## Textauszug
********

Das Wegerecht beim Blaulicht und Martinshorn, das neben den Rettungsdiensten auch Polizei, Feuerwehren und der Katastrophenschutz haben, bedeute, dass alle anderen Verkehrsteilnehmer sofort freie Bahn schaffen müssen. Laute Musik im Auto oder Ohrstöpsel beim Radfahren oder Joggen sollte man daher möglichst vermeiden, um ein Einsatzfahrzeug orten zu können. Der Bereichsleiter appelliert auch bei Stau, eine Rettungsgasse für Einsatzfahrzeuge frei zu halten. Sollte trotz aller Umsicht etwas passieren, greift die Amtshaftung, weil das Fahren eines Rettungsfahrzeuges im Einsatz eine hoheitliche Aufgabe ist. Der Fahrer haftet nicht persönlich, nur falls grobe Fahrlässigkeit vorliegen sollte.

********

(Aufzeichnungen zum räumlichen Denken)
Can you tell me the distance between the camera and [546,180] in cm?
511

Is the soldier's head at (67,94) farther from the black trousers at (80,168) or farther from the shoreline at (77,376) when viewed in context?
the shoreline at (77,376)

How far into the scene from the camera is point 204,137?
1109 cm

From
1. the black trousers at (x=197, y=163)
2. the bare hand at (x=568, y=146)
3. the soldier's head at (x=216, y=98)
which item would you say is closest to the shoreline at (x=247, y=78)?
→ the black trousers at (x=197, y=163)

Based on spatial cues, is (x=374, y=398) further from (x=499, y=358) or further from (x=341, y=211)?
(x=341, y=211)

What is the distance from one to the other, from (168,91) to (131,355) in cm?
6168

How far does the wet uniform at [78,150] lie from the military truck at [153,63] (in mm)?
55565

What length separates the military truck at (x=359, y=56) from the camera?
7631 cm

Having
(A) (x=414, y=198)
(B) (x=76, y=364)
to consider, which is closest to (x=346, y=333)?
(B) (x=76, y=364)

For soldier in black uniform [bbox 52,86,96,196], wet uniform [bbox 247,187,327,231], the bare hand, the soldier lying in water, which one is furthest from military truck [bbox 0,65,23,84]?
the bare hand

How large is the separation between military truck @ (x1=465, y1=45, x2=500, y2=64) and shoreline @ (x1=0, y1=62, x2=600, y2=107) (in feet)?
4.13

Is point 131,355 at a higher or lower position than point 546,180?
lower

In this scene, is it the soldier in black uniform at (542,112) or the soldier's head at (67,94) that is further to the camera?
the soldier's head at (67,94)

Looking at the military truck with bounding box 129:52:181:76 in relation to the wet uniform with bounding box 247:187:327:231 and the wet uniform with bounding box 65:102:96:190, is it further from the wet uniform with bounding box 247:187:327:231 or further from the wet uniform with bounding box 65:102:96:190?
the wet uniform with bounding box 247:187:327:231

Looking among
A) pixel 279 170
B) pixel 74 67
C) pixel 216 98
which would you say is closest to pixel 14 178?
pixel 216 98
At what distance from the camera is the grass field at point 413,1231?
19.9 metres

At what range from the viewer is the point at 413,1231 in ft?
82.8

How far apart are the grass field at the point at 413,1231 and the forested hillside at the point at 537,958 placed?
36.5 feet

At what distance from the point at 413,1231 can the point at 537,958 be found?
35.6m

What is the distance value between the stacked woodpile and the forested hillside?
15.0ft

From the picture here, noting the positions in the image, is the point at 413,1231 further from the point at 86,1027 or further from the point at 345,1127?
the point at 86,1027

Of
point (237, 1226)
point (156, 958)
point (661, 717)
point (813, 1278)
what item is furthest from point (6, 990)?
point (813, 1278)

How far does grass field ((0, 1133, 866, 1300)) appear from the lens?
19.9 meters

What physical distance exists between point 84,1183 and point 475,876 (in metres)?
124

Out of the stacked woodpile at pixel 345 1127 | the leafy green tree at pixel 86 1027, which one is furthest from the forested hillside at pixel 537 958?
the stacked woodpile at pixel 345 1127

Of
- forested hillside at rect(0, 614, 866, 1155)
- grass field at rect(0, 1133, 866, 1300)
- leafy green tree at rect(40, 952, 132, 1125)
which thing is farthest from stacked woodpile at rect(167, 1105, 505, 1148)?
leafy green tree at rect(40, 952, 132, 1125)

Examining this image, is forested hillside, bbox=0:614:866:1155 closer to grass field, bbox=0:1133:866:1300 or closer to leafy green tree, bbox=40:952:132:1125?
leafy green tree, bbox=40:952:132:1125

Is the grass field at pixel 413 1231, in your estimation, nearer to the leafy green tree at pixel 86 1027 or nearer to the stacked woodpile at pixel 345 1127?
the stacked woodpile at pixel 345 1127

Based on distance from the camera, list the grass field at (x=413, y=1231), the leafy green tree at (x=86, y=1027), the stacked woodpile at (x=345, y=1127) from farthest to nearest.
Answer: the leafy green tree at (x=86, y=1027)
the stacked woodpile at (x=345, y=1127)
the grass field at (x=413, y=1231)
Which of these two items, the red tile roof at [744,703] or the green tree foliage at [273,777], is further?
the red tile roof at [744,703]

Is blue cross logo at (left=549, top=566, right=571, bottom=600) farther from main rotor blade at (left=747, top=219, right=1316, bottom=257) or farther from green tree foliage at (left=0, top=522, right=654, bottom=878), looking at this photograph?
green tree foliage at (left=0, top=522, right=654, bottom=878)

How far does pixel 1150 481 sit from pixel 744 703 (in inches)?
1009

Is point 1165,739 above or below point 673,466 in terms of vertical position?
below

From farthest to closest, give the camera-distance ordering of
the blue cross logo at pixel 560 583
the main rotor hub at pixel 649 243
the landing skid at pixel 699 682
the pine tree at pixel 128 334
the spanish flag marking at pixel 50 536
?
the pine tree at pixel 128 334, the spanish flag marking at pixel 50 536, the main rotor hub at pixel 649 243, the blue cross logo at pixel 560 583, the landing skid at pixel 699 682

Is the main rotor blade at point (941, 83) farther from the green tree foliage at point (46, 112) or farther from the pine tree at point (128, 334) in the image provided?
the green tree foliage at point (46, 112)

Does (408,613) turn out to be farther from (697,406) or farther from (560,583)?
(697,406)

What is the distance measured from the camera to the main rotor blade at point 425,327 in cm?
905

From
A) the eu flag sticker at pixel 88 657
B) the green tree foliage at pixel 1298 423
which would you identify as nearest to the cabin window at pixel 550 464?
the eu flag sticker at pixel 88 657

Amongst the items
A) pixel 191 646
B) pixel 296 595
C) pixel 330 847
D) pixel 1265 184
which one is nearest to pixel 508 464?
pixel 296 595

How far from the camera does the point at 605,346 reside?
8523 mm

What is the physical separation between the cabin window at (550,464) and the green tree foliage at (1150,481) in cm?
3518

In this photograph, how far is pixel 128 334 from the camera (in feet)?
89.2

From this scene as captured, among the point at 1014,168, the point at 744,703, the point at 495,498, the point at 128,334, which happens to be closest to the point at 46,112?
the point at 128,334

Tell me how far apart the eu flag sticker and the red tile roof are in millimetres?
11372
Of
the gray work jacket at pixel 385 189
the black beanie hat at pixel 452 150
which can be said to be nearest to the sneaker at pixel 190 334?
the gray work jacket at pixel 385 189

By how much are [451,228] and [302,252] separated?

********

## Aufgabe 1
Prüfe, ob die folgenden Aussagen mit dem Textauszug über das Wegerecht von Einsatzfahrzeugen übereinstimmen, und belege jede Antwort mit Ja oder Nein und den entscheidenden Worten des Textauszugs im genauen Wortlaut: (a) Der Fahrer eines Rettungsfahrzeugs haftet im Einsatz grundsätzlich persönlich. (b) Auch Feuerwehren haben das Wegerecht beim Blaulicht und Martinshorn. (c) Ohrstöpsel beim Joggen sollte man möglichst vermeiden.
## Aufgabe 2
Gib die Zeilen der Auflistung wortgetreu wieder, von der Zeile mit „Tell me how“ bis zum Ende der Auflistung, beide Enden eingeschlossen.
Textauszug und Auflistung stammen aus unterschiedlichen Quellen.

## Antwort 1
(a) Nein: „Der Fahrer haftet nicht persönlich, nur falls grobe Fahrlässigkeit vorliegen sollte.“
(b) Ja: „das neben den Rettungsdiensten auch Polizei, Feuerwehren und der Katastrophenschutz haben“
(c) Ja: „Laute Musik im Auto oder Ohrstöpsel beim Radfahren oder Joggen sollte man daher möglichst vermeiden“

## Antwort 2
Tell me how far apart the eu flag sticker and the red tile roof are in millimetres?
11372
Of
the gray work jacket at pixel 385 189
the black beanie hat at pixel 452 150
which can be said to be nearest to the sneaker at pixel 190 334?
the gray work jacket at pixel 385 189

By how much are [451,228] and [302,252] separated?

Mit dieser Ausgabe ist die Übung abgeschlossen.